Once isofemale lines are established, it may be interesting to demonstrate that variation observed among them is really heritable and not caused by experimental accidents, such as common environment effects. The demonstration is provided by considering the correlation between line mean values of different generations. This correlation, which may be called genetic repeatability, does not provide an estimate of heritability. The regression method between two generations cannot be applied, and it was verified that the major axes of the ellipses of different traits had, on average, a slope close to unity.
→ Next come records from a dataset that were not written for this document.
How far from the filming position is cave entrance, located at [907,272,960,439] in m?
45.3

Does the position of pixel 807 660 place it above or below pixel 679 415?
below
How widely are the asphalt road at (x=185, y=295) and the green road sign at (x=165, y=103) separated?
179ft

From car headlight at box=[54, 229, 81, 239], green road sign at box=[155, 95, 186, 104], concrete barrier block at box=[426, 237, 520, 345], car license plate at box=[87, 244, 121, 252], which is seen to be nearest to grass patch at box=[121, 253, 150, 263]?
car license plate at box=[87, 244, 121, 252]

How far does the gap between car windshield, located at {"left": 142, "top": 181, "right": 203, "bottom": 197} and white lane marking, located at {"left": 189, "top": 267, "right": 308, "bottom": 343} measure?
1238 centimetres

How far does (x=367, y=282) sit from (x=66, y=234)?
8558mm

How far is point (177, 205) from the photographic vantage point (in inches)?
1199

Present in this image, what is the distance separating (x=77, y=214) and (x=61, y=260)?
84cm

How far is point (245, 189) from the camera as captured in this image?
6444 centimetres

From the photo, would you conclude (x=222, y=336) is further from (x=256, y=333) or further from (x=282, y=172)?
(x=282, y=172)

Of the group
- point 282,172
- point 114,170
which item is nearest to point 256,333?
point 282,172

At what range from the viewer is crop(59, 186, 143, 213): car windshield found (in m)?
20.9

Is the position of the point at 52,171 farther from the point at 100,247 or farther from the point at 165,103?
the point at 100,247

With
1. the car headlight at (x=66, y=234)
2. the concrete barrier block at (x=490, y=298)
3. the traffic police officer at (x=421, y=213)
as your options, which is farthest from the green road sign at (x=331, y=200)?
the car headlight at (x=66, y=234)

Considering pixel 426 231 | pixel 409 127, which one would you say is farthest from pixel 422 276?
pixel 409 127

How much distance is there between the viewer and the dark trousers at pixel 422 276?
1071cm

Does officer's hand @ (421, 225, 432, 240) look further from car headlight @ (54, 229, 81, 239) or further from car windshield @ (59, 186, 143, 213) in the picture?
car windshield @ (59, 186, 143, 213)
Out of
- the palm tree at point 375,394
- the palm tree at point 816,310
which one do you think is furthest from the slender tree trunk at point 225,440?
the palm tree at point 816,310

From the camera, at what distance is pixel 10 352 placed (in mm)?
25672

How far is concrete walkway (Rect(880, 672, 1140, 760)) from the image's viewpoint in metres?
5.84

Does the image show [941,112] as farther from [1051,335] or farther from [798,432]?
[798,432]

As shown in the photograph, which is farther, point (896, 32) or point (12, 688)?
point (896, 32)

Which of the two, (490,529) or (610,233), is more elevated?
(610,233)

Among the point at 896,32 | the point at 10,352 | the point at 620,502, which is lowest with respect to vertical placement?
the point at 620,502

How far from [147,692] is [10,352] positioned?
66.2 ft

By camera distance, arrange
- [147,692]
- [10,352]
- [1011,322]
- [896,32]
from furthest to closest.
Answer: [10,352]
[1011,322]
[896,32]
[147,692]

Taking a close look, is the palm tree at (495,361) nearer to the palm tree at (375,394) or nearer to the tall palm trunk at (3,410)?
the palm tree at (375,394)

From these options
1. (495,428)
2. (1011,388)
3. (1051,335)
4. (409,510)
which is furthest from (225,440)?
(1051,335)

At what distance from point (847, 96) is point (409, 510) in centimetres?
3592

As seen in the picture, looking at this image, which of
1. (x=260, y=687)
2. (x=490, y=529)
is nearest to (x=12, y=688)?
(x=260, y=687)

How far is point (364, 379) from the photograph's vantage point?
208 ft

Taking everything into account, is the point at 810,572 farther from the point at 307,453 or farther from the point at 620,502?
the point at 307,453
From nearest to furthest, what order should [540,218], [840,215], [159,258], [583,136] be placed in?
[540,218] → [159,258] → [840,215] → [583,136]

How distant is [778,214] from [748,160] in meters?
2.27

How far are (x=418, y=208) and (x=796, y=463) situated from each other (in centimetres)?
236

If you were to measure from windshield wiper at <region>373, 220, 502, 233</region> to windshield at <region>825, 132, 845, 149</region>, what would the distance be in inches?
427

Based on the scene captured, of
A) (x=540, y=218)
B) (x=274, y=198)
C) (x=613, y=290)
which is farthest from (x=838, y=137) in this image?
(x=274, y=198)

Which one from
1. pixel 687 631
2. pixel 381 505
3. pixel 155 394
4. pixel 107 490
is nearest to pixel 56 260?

It was found that the average repeatability (r=0.55±0.04) for wing length, which has a lower heritability, was significantly less than the repeatability of highly heritable traits, such as abdomen segments 6, 7 and the sum (repeatabilities above 0.80, see Table 3). Also, the optimum family size for demonstrating a genetic repeatability among generations is higher for less heritable traits.

A last and practical conclusion of the present study is that the genetic properties of the isofemale lines remained quite stable over nine generations for all the traits investigated. This stability is best shown by the stability of the overall mean in successive generations. Some evidence exists that the variance between lines and the intraclass correlations increased over time, presumably because of genetic drift, but the effect remained small. Of course, this conclusion applies only to the traits investigated here and to a given method of propagating the lines (killed yeast food and 25°C). Isofemale lines appear to be a convenient way of keeping the quantitative characteristics of a natural population in the laboratory, at least over several months. The possible effects of different environments (e.g. different temperatures) could thus be analysed with excellent precision by keeping subsets of the same lines in different conditions and measuring their characteristics in the same environment periodically.